Scott and David Brooks, owners of Brooks’ Sandwich House in NoDa, also announced Tuesday they would donate three acres in east Charlotte to Habitat for Humanity to build 18 to 24 affordable town homes.

Since launching, the foundation’s fund has received donations from major corporations in Charlotte.

  • Wells Fargo donated $5 million directly to the fund as part of a $20 million effort to support affordable housing efforts in the city.
  • Bank of America, Ally Financial and Barings pledged a combined $70 million for affordable housing, the bulk of which is in the form of low-interest loans for developers to build income-restricted housing.
  • BB&T, SunTrust and the SunTrust Foundation agreed to give $10 million to the fund, and committed to around $20 million in below market-rate loans.

New York-based nonprofit Local Initiatives Support Corporation manages the fund, which includes low-interest loans, money and land donations.
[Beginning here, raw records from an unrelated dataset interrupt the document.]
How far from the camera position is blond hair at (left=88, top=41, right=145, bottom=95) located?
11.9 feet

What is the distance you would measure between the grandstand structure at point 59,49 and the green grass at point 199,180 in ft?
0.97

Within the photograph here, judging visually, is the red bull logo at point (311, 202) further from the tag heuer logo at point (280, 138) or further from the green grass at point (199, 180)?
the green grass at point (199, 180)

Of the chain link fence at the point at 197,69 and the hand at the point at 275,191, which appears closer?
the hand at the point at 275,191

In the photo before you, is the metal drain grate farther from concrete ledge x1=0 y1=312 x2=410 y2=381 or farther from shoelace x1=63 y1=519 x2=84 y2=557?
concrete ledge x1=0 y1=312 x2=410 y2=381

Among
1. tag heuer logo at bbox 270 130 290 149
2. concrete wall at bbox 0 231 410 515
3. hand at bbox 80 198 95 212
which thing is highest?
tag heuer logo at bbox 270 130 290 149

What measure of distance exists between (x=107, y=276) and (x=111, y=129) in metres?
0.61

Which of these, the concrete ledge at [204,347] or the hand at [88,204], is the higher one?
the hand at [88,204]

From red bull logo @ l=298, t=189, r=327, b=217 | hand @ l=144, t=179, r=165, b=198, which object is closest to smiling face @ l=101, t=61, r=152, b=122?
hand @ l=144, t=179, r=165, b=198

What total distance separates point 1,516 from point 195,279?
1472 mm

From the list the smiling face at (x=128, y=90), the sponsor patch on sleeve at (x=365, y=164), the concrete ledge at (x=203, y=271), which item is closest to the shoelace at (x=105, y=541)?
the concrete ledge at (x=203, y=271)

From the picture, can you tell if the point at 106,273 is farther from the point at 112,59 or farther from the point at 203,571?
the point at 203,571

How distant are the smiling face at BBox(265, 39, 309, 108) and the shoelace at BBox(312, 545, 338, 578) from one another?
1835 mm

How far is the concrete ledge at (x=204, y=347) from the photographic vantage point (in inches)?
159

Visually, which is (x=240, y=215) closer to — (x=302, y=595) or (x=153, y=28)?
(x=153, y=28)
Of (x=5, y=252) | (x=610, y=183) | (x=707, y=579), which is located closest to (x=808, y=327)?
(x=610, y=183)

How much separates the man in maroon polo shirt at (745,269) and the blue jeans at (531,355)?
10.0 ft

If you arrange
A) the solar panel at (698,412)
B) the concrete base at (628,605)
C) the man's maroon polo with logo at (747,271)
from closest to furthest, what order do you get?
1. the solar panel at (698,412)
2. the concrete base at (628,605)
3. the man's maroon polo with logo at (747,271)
Charlotte-based developer Crescent Communities said it would donate $2 million worth of land to a subsidiary of the Foundation in the River District development it is building west of Charlotte Douglas International Airport.

In a 2014 study from Harvard University and the University of California-Berkeley, Charlotte ranked last among 50 cities for upward mobility.

Since then the city has pledged to address issues such as affordable housing and job creation.

As foundation officials solicited donations to reach the fund’s $50 million goal, those in the private sector also have supported housing-related efforts apart from the fund, said Foundation President and CEO Michael Marsicano.

Those contributions — like the Brooks family land donation — joined with the fund, $50 million in bond revenue and a $25 million from LISC, total $220 million in affordable-housing related funds.

Foundation executives set this month as the deadline to raise the $50 million. In an interview, Hugh McColl Jr., a former Bank of America chairman who is involved with the effort, expects that the group will make the deadline. The difficult part, he said, will be sustaining that momentum.

“Charlotte is famous ... for we do something, and we move on,” he said. But he said actually building the affordable housing units will help keep the focus on the issue.

At Tuesday’s event, Mayor Vi Lyles said 374 units of affordable housing are already under development using bond revenue.

“Progress is important —small or large steps,” Lyles said. “But I feel like on affordable housing, we’ve made a leap forward.”